According to officials from Denmark, which currently holds the EU’s rotating presidency, Hungary was the sole country to reject an assessment that Ukraine had made progress towards meeting the EU’s eligibility criteria for membership over the past year.

“Ukraine is fulfilling its promises,” Denmark’s Europe Minister Marie Bjerre said, noting that the other 26 countries in the EU were “demonstrating strong support for Ukraine”, according to DW.

As well as praising Kyiv’s progress, the EU’s annual enlargement statement noted that Montenegro was the most advanced candidate in the accession process and confirmed that the country was on track to conclude negotiations by the end of 2026, with Albania expected to follow by the end of 2027.

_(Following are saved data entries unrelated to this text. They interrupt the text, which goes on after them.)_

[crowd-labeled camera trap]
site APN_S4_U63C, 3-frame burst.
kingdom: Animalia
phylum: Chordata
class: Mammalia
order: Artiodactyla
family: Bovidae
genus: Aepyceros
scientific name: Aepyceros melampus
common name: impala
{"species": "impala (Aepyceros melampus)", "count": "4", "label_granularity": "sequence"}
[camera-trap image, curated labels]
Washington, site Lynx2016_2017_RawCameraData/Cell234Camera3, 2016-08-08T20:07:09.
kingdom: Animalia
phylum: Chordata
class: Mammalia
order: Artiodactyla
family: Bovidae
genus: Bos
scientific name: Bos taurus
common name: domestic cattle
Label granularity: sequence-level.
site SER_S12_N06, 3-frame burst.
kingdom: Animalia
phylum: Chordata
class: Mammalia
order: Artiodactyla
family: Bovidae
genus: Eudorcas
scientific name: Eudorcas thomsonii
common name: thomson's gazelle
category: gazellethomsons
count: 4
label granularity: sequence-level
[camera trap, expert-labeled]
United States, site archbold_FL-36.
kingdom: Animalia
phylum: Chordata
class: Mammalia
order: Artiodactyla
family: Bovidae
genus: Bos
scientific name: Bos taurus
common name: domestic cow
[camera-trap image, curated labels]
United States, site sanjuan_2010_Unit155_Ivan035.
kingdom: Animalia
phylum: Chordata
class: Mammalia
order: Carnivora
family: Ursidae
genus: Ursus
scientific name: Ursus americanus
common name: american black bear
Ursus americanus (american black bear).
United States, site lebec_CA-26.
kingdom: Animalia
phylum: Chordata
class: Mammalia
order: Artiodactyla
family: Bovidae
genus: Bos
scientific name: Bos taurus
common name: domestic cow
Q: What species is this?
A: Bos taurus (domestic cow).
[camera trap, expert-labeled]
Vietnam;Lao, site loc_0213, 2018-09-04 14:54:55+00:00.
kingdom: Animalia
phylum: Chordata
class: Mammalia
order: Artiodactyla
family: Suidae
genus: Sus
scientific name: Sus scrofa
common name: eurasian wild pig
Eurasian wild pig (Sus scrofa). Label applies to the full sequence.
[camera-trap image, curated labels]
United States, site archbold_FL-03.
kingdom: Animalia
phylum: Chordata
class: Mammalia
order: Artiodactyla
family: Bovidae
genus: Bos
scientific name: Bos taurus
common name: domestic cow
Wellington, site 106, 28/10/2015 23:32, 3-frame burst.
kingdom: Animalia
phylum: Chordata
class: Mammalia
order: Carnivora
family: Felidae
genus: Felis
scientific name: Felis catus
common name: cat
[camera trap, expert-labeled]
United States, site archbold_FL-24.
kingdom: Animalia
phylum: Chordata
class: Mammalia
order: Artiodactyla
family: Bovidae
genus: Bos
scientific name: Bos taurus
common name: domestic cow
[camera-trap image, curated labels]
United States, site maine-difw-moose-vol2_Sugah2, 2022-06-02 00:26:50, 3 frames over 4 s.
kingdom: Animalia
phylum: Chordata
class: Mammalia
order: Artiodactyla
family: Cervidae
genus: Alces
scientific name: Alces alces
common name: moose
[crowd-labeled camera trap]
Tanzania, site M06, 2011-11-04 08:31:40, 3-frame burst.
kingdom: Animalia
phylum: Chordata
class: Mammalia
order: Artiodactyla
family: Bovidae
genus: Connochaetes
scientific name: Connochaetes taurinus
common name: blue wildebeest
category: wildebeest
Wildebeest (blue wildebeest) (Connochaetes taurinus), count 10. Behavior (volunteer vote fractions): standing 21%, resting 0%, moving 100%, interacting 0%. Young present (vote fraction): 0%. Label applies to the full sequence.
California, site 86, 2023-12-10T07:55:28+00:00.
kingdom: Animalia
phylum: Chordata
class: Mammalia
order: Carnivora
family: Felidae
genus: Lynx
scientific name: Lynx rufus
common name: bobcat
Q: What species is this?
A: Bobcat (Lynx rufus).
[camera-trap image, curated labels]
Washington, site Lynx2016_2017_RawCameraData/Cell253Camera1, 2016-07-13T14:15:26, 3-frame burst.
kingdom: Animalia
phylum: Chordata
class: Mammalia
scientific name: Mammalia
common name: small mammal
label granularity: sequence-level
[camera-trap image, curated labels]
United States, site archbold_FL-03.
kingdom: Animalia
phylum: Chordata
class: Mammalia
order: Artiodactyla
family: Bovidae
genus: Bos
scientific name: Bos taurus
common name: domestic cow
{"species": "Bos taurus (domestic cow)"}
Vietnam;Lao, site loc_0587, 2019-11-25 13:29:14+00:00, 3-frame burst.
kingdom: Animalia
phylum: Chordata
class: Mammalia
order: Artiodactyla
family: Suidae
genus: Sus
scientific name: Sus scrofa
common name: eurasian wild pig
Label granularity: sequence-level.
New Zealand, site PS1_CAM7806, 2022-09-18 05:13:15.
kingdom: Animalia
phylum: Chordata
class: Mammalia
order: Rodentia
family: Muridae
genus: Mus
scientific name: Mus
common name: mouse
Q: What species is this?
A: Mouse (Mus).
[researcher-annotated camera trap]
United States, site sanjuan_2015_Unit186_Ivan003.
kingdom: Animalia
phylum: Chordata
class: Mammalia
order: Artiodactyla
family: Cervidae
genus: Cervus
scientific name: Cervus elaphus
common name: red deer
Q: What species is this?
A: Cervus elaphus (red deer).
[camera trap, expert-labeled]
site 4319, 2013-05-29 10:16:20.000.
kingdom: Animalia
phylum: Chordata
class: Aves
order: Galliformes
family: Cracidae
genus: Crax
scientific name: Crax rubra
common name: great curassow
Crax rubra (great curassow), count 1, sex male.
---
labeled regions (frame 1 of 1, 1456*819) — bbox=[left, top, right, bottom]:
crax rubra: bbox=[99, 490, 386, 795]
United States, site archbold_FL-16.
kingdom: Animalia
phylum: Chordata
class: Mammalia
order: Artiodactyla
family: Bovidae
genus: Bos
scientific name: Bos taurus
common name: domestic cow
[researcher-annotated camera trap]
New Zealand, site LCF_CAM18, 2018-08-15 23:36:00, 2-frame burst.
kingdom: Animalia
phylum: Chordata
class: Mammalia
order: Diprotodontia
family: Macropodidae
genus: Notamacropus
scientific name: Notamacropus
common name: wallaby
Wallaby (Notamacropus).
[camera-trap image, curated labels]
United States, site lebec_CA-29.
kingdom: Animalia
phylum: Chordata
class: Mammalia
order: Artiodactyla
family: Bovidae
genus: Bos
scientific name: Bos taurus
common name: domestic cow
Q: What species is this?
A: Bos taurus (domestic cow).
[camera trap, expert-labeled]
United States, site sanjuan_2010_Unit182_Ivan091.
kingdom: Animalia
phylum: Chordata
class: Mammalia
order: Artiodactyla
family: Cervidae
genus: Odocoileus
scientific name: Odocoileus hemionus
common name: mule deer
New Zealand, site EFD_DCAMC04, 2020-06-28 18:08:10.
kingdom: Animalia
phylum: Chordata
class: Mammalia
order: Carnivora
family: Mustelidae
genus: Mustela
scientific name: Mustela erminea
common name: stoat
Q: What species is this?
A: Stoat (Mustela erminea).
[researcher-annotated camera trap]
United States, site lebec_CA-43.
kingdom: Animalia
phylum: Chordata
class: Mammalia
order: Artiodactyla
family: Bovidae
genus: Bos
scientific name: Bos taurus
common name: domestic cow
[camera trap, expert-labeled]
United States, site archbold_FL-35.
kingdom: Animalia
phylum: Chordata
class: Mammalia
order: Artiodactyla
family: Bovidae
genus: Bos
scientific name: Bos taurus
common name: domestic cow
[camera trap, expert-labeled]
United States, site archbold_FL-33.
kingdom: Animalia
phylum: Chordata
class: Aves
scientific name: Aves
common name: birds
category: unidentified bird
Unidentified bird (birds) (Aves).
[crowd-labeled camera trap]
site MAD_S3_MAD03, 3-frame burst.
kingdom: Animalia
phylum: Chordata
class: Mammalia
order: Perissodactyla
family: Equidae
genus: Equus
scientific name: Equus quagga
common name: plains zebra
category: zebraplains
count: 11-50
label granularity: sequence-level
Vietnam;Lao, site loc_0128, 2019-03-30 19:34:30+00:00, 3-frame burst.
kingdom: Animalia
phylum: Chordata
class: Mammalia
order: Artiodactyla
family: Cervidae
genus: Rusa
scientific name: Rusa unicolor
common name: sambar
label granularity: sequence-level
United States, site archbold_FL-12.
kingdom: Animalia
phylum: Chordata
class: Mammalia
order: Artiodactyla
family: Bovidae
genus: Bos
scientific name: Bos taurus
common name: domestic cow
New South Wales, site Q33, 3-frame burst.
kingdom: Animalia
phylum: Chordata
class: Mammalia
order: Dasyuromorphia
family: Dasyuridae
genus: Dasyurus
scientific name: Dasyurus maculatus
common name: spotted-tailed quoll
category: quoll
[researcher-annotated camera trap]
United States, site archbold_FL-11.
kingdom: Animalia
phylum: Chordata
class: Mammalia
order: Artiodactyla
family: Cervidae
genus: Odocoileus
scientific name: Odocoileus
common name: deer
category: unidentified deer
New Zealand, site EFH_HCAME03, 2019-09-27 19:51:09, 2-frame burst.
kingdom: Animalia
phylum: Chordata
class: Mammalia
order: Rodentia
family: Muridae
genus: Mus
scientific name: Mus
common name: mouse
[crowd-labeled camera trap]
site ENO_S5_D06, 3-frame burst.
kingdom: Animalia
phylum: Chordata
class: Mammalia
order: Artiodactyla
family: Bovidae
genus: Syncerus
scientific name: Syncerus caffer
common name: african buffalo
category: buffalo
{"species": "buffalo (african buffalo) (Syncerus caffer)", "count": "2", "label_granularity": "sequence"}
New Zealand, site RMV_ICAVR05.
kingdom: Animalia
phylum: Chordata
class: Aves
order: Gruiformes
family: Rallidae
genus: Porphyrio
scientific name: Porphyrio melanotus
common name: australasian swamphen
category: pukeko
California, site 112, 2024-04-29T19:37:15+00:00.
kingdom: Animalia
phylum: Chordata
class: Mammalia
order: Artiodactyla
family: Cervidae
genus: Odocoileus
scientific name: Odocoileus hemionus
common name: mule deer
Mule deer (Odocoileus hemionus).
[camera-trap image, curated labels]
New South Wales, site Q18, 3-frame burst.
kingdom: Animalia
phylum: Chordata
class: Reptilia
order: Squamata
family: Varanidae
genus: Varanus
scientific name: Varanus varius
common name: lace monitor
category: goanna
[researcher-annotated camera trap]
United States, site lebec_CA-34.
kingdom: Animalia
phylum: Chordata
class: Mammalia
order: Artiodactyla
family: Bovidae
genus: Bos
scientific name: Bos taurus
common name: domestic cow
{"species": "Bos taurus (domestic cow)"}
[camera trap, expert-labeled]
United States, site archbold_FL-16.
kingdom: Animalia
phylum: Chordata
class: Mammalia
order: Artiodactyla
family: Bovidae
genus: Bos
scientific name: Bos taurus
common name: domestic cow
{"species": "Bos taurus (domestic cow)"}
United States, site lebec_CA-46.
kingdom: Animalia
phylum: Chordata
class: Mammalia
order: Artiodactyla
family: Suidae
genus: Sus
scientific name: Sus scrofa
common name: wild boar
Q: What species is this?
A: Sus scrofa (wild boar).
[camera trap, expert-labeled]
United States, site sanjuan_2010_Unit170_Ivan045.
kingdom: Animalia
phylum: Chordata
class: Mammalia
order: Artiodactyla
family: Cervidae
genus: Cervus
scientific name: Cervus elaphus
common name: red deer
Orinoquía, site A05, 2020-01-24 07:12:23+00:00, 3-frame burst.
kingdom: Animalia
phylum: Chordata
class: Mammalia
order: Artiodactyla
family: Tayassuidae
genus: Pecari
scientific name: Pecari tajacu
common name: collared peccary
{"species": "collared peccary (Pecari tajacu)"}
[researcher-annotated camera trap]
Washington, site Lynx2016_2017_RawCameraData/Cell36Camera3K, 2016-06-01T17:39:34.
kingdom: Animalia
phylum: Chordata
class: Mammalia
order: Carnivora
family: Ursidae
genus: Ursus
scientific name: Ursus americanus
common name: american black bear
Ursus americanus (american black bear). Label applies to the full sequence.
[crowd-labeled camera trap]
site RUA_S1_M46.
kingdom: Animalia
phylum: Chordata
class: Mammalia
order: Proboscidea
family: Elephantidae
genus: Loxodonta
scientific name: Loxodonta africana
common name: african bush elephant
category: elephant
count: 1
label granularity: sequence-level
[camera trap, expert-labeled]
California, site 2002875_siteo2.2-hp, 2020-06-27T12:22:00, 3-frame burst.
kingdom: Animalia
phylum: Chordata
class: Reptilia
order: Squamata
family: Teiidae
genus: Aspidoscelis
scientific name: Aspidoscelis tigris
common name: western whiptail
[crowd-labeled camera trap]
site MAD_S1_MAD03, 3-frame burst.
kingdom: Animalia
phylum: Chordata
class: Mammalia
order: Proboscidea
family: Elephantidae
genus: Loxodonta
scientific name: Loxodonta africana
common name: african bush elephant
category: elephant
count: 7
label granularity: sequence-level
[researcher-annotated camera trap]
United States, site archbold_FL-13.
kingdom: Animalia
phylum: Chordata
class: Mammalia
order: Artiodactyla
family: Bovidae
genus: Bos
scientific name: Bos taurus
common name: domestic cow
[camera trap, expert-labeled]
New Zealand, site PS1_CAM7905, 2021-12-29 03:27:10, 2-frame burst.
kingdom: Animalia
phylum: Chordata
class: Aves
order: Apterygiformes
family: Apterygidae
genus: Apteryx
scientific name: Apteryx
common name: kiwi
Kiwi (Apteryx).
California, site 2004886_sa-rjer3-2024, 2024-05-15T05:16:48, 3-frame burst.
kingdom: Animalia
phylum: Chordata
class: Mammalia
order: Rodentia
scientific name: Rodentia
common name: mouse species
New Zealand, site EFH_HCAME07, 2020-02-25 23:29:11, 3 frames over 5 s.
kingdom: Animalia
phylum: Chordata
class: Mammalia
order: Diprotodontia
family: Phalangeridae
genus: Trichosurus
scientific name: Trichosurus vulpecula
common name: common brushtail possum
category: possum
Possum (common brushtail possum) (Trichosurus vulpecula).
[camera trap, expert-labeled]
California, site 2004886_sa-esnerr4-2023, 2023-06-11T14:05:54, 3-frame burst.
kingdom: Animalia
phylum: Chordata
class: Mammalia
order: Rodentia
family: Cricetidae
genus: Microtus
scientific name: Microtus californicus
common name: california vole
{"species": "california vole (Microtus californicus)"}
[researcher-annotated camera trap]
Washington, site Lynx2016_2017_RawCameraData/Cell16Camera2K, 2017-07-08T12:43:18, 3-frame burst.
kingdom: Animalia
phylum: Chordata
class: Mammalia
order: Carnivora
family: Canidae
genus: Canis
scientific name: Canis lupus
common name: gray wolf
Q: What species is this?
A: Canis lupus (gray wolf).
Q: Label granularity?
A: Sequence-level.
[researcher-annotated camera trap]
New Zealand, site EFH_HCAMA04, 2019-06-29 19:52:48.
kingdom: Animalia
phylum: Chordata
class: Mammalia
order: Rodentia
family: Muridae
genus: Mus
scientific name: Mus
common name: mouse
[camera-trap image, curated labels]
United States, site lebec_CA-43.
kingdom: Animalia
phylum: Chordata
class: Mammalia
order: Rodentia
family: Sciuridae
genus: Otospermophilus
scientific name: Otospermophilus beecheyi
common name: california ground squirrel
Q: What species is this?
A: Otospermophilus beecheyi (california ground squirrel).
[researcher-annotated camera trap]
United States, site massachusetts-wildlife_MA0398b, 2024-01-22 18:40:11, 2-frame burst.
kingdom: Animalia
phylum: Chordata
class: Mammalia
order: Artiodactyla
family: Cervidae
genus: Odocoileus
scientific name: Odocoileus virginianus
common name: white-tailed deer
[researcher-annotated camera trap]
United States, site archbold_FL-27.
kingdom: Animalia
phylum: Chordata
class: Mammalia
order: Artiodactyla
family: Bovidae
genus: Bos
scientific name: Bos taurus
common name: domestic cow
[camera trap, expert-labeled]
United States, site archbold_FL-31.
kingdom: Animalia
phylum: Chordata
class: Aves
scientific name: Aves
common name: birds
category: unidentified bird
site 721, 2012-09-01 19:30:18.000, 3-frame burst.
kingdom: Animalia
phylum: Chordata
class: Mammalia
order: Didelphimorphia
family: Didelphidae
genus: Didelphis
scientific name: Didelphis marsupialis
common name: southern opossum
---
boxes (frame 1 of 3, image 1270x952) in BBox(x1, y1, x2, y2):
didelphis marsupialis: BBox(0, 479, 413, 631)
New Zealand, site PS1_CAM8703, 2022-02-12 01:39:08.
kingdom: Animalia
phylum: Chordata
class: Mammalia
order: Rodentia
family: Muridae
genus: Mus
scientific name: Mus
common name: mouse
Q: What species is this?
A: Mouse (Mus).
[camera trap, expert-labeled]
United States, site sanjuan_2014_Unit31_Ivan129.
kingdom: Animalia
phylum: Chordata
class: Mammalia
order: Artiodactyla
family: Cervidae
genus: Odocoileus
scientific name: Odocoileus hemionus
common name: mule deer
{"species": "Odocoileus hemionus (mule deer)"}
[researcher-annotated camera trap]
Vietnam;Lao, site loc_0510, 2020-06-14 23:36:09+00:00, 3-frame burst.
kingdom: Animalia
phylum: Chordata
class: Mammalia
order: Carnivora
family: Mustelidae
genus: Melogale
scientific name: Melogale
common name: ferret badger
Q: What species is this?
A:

With Budapest’s veto, the formal opening of accession negotiations between Kyiv and Brussels will now be delayed, despite the repeated assurances made by senior European leaders that Ukraine’s future lies within the European Union.

On Tuesday, European Council President António Costa and European Commission President Ursula von der Leyen joined 11 European countries in affirming their “strong support” for Ukraine’s future EU membership.

Despite Hungary’s efforts to prevent the start of negotiations, Ukraine will continue to receive informal guidance from EU officials on its accession reforms under a special dispensation, Euronews reported last week.

Kyiv has been presented with a 10-point to-do list aimed at speeding up its internal transformation, and will receive continued technical recommendations to help this process, EU Enlargement Commissioner Marta Kos announced on Friday. “At some point, we will have to find unanimity,” Kos said. “But for the time being, for the technical part, we can go on.”

“This means that Ukraine is being given specific instructions on how exactly it should implement reforms, what it should achieve, and what outcomes the majority of member states expect,” Bjerre added on Tuesday.

The European Commission will apply the same approach to Ukraine’s neighbour Moldova, whose membership bid has also been stalled by internal EU deadlock, Euronews reported.

Hungary, which has long been the leading critic of Ukraine within the EU, has repeatedly opposed allowing Ukraine to join the bloc while the country is at war with Russia. In late October, a senior Hungarian official announced that Budapest was planning to form a “Ukraine-sceptic alliance” within the EU with the objective of blocking European financial and military aid being given to Kyiv.